__SELECTED EXTRACT__:
########################################
Redcliffe Salaman’s monumental book was first published in 1949, though it bears the mark of many long years in the making. A revised edition now appears with a new introduction by J.G. Hawkes. This account of the causes and effects of European potato-eating is also a history of poverty and of the manner in which the potato, ‘the root of misery’, helped to confine the poor within their poverty. Salaman describes the process as it operated, with the most classical simplicity, in Ireland: ‘by reducing the cost of living to the lowest possible limit, it caused the value of labour to fall to a corresponding level.’ Marie Antoinette thought the flowers of the potato plant were so pretty she could not resist tucking them in her hair. This was a precise visual equivalent of saying, ‘Let them eat cake’: an innocent, ignorant, provocative act.

The origins of the potato in its native South America are unimaginably ancient but, for Europe, it is a modern vegetable, uniquely suited to the economics of the modern period. It was brought from Peru in the 16th century by the Spanish Conquistadores, who, says Salaman, ‘immediately recognised its economic importance and at once relegated it as a food for slaves’. The tuber formed part of the booty of Spanish imperialism, a part with as far-reaching a significance as syphilis. How it got to Britain is a mystery. The legend that Raleigh brought it home from Virginia does not hold water: Raleigh never visited Virginia, where, in any case, the potato did not grow. Another legend persistently posits a shipwreck – a remnant of the Armada with potatoes amongst its stores foundering off the coast of Ireland, or Wales, or Lancashire, or all three.

It was a godless vegetable. It wasn’t mentioned in the Bible. The Old Believers, who broke away from the Russian Orthodox Church in 1667, regarded potatoes, along with sugar and tobacco, as abominations. The Irish surrounded the planting and harvesting of their crops with ritual and superstition – with good cause, as it turned out. Planting traditionally took place on Good Friday. The new vegetable soon acquired a good deal of old folklore. At Epinal, in France: ‘The woman who carries home the last sheaf, or the last basket of potatoes, is known throughout the year as the “corn” or “potato dog”.’ It must be the relative newness of the potato that makes the ‘potato dog’ seem a little incongruous: the potato is not a numinous vegetable. It is, literally, of the earth, earthy. One Spanish name is turma de tierra – that is, ‘earth testicle’ – bringing to mind Max Miller’s celebrated appearance with a couple of potatoes – ‘King Edwards!’ – at the Royal Command Variety Performance.
########################################
__WHAT TO DO__:
(1) Condense the paragraph of the book review that starts "The origins of the potato in its native South America" into a short bulleted list that keeps its main facts.
(2) Reproduce word for word the part of the book review that opens with the words "Redcliffe Salaman’s monumental" and closes with "ignorant, provocative act.".

__SUPPLIED DATA__:
########################################
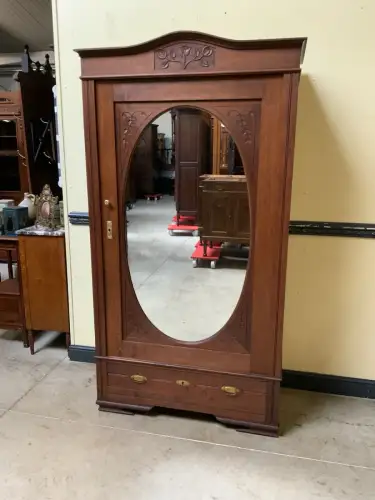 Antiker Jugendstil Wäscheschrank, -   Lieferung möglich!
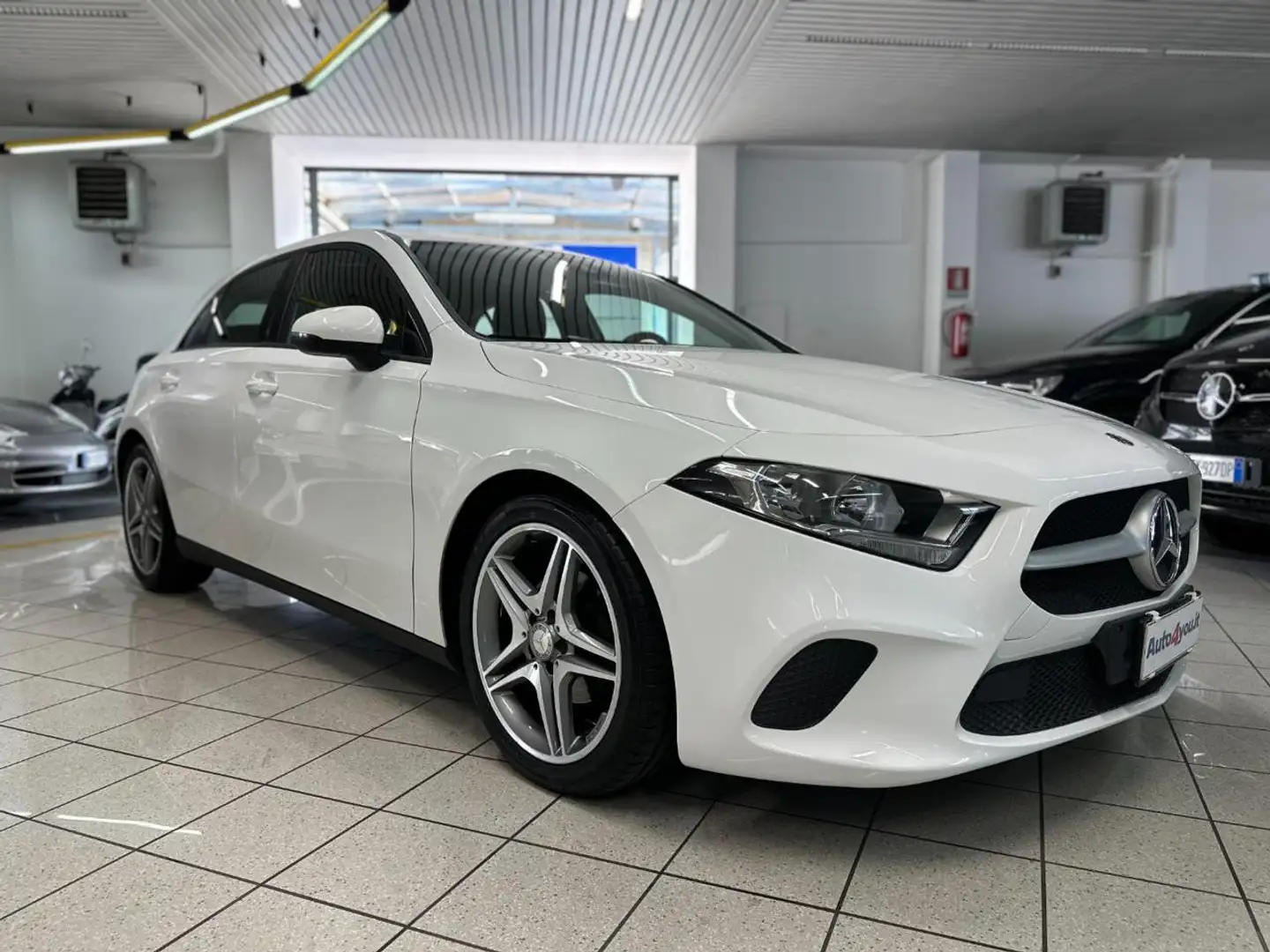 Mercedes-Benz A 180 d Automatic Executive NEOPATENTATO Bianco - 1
########################################
__TASK-BY-TASK SOLUTIONS__:
(1)
- The potato is extremely old in its native South America, but in Europe it is a modern vegetable that suits the economics of the modern period.
- Spanish Conquistadores brought it from Peru in the 16th century. According to Salaman, they saw its economic importance at once and made it a food for slaves.
- It was part of the booty of Spanish imperialism, and its significance was as far-reaching as that of syphilis.
- How it reached Britain is unknown.
- The legend that Raleigh brought it from Virginia is false: Raleigh never went to Virginia, and the potato did not grow there.
- Another persistent legend says it arrived through a shipwreck. In that story, an Armada ship carrying potatoes sank off Ireland, Wales, Lancashire, or all three.

(2)
Redcliffe Salaman’s monumental book was first published in 1949, though it bears the mark of many long years in the making. A revised edition now appears with a new introduction by J.G. Hawkes. This account of the causes and effects of European potato-eating is also a history of poverty and of the manner in which the potato, ‘the root of misery’, helped to confine the poor within their poverty. Salaman describes the process as it operated, with the most classical simplicity, in Ireland: ‘by reducing the cost of living to the lowest possible limit, it caused the value of labour to fall to a corresponding level.’ Marie Antoinette thought the flowers of the potato plant were so pretty she could not resist tucking them in her hair. This was a precise visual equivalent of saying, ‘Let them eat cake’: an innocent, ignorant, provocative act.